This reminds me of how I was unemployed for a good chunk of the year 2001.
I was making a fresh start in a new city, and shopping my resumé to various graphics design firms. There was a prominent link to my portfolio site up top. After months of looking I didn’t get a single call-back.
Eventually I got a job in another industry, and noticed a bunch of Macs in the corner that they used for testing. One day I decided to load my portfolio site for fun... turned out there was a glitch in CSS support in Internet Explorer that would crash the browser, and since this was Mac OS “Classic”, that took down the entire machine.
Graphic design firms were all still on Macs with the old OS back in those days; I had been walking around crashing computers and destroying people’s work for months.
In my first commercial attempt at web development I utilised a png transparency fix for IE6 (written in that IE6 specific filter thing). A few months later the client passed on a complaint from one of his customers whom's machine crashed whenever he visited the website... I removed the IE6 fix and all was well in the world - You can have nice things or MS, you can't have both.
I knew how to code in the first place. At the time, I was dismayed by the inability for most software developers to take UX/UI seriously, and decided that "the way forward" was to work with design professionals instead of being inside a party that was ostensibly on the same team but usually fought against designers.

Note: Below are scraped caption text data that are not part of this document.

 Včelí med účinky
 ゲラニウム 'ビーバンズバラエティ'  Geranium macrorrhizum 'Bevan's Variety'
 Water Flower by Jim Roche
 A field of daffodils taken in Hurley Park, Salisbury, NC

Since then, the world has changed… some design firms have transitioned to be purely marketers, others just hire development firms that are happy to defer all UX to their partners, and others still have transitioned to be UX/UI design firms.
Interesting, it's simply a few thousand nested divs with a huge blur on them. Is it something specific about blur? Or could you do the same thing with box-shadows, etc, if there are enough of them?

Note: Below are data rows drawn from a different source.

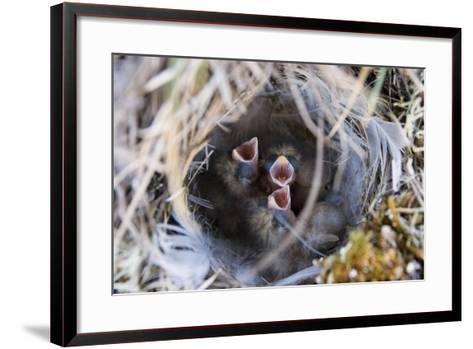 Closeup of Lapland Longspur Chicks-Design Pics Inc-Framed Art Print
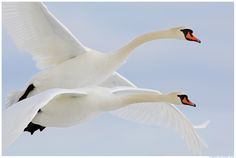 Oh how I LOVE this! Beautiful! mute swans/by remo savisaar
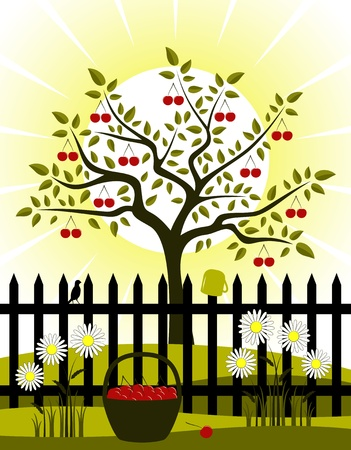 cherry tree and picket fence with daisies Vector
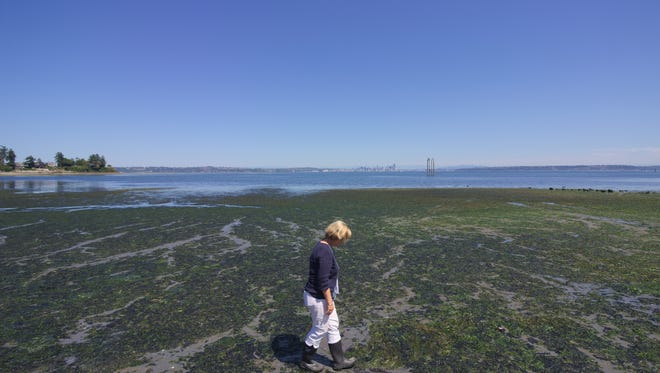 Helen Bottcher, EPA project manager for the Wyckoff Eagle Harbor Superfund site, walks through the intertidal area on Bill Point, looking for evidence of creosote pollution.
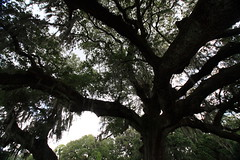 Canon206491 (godrudy6661) Tags: neworleans audubonpark treeoflife oaktrees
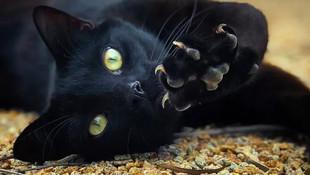 Siyah kedileri öldürüp ''koronavirüse'' çare diye yiyorlar iddiası !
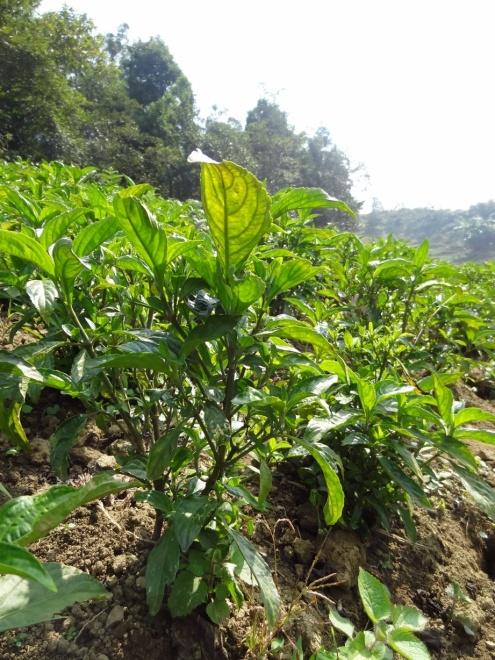 Indigo-plante som brukes til å farge klær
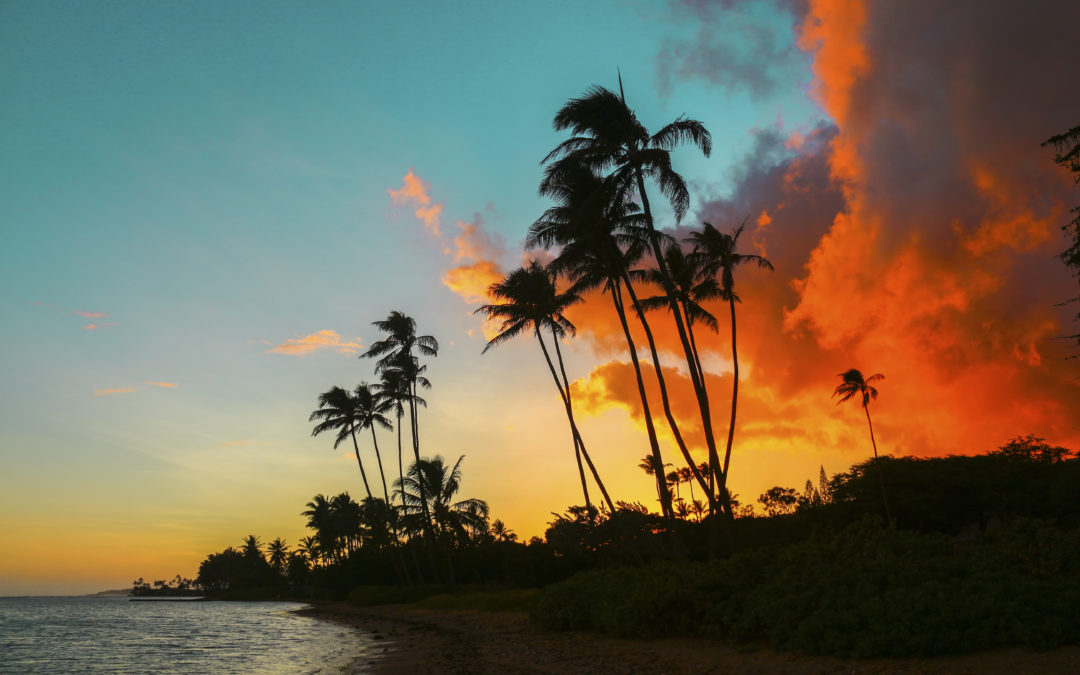 Graphcom Returns from Tropical Paradise & NAACO 2017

-webkit-backdrop-filter forces layerization (i.e. it promotes whatever box it's in to a Core Animation layer), while box shadows don't. This resource exhaustion bug is specific to CA layers, so you wouldn't see this with box shadows.

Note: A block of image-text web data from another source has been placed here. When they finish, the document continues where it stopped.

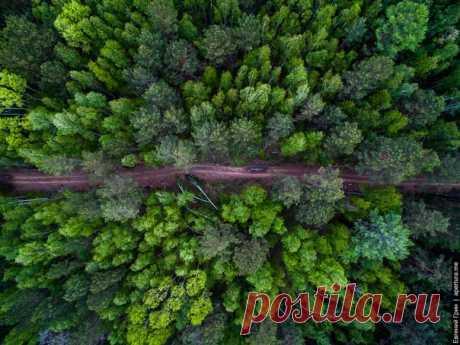 Сибирский лес. Автор фото — Greenjew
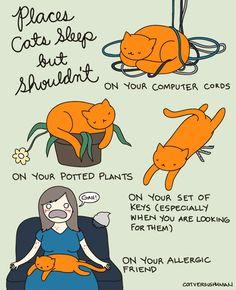 """""""Posti in cui i gatti dormono, ma non dovrebbero... Sui fili del tuo computer Sulle tue piante. Sul tuo mazzo di chiavi (specialmente quando tu li stai cercando) Sulla tua amica allergica. Yasmine Surovec"""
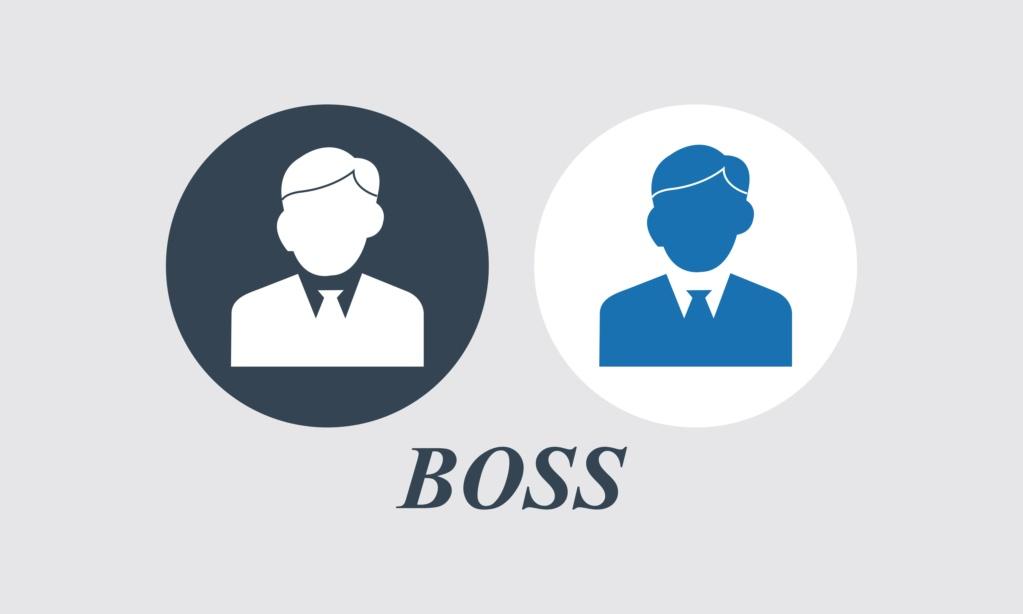 Руководитель в организации Boss-511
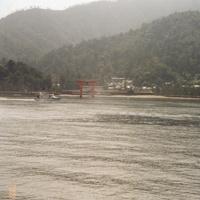 Хацукаити. Тории на острове Миядзима.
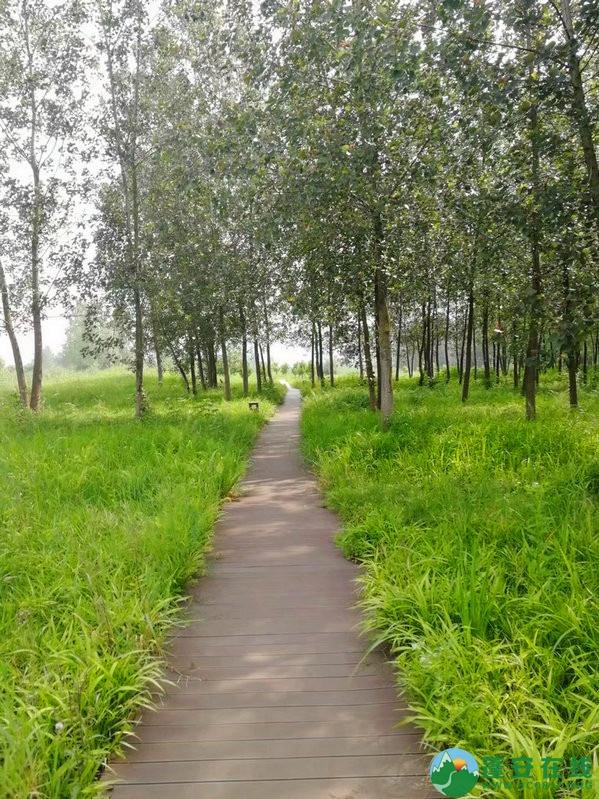 蓬安锦屏相如湖国家湿地公园夏景 - 第18张  | 蓬安在线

DO NOT CLICK THE LINK! Hour later I am still unable to restart my phone. It hangs on logo!! This may be a permanent fuck ;( unsure exact version but I have iOS 7 that hasnt been updated in about six months.
If you use iCloud for Safari, you can close another device's Safari tab from your Mac. click the iCloud tabs icon on desktop Safari, then click the circle-x to close the offending tab.
Seems like on restart Safari wants to revisit previously opened pages and crashes again ad infinitum. Isn't there a way to cold-restart iOS devices or some such (like the magic "Zap NVRAM and repair permissions" procedure back in PowerMac times)?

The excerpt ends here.